Give every line of the data below as a JSON list of strings, one string per line, skipping blank lines.

__Scene-based reasoning data__.
┄┄┄┄┄┄┄┄┄┄┄┄┄┄┄┄┄┄┄┄

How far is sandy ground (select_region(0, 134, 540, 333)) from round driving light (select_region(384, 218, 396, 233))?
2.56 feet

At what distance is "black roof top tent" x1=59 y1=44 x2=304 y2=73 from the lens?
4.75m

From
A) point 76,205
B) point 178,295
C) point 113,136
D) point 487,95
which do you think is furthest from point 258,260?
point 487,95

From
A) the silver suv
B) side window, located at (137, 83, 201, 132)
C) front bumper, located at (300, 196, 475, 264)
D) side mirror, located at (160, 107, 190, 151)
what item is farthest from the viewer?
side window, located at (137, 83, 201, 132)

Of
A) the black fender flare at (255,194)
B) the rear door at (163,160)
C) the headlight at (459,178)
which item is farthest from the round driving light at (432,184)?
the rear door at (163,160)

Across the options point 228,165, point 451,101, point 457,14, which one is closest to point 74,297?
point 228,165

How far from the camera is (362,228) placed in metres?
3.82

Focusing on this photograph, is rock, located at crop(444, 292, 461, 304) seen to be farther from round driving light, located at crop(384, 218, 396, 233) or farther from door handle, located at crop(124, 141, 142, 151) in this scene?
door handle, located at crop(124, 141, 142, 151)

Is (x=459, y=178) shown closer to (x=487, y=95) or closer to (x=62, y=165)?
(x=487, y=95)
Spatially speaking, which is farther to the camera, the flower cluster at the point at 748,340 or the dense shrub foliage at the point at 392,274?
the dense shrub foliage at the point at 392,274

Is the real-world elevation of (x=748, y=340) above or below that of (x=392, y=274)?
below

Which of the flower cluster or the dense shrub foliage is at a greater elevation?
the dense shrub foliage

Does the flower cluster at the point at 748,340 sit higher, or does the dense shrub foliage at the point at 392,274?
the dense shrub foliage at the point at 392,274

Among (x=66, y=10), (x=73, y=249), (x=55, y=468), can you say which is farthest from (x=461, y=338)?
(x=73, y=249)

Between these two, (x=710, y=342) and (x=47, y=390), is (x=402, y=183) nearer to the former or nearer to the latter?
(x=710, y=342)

┄┄┄┄┄┄┄┄┄┄┄┄┄┄┄┄┄┄┄┄

__Answer to the problem__.
[
  "How far is sandy ground (select_region(0, 134, 540, 333)) from round driving light (select_region(384, 218, 396, 233))?",
  "2.56 feet",
  "At what distance is \"black roof top tent\" x1=59 y1=44 x2=304 y2=73 from the lens?",
  "4.75m",
  "From",
  "A) point 76,205",
  "B) point 178,295",
  "C) point 113,136",
  "D) point 487,95",
  "which do you think is furthest from point 258,260?",
  "point 487,95",
  "From",
  "A) the silver suv",
  "B) side window, located at (137, 83, 201, 132)",
  "C) front bumper, located at (300, 196, 475, 264)",
  "D) side mirror, located at (160, 107, 190, 151)",
  "what item is farthest from the viewer?",
  "side window, located at (137, 83, 201, 132)",
  "Of",
  "A) the black fender flare at (255,194)",
  "B) the rear door at (163,160)",
  "C) the headlight at (459,178)",
  "which item is farthest from the round driving light at (432,184)?",
  "the rear door at (163,160)",
  "Across the options point 228,165, point 451,101, point 457,14, which one is closest to point 74,297?",
  "point 228,165",
  "How far from the camera is (362,228) placed in metres?",
  "3.82",
  "Focusing on this photograph, is rock, located at crop(444, 292, 461, 304) seen to be farther from round driving light, located at crop(384, 218, 396, 233) or farther from door handle, located at crop(124, 141, 142, 151) in this scene?",
  "door handle, located at crop(124, 141, 142, 151)",
  "Is (x=459, y=178) shown closer to (x=487, y=95) or closer to (x=62, y=165)?",
  "(x=487, y=95)",
  "Spatially speaking, which is farther to the camera, the flower cluster at the point at 748,340 or the dense shrub foliage at the point at 392,274?",
  "the dense shrub foliage at the point at 392,274",
  "Is the real-world elevation of (x=748, y=340) above or below that of (x=392, y=274)?",
  "below",
  "Which of the flower cluster or the dense shrub foliage is at a greater elevation?",
  "the dense shrub foliage",
  "Does the flower cluster at the point at 748,340 sit higher, or does the dense shrub foliage at the point at 392,274?",
  "the dense shrub foliage at the point at 392,274",
  "Among (x=66, y=10), (x=73, y=249), (x=55, y=468), can you say which is farthest from (x=461, y=338)?",
  "(x=73, y=249)",
  "Between these two, (x=710, y=342) and (x=47, y=390), is (x=402, y=183) nearer to the former or nearer to the latter?",
  "(x=710, y=342)"
]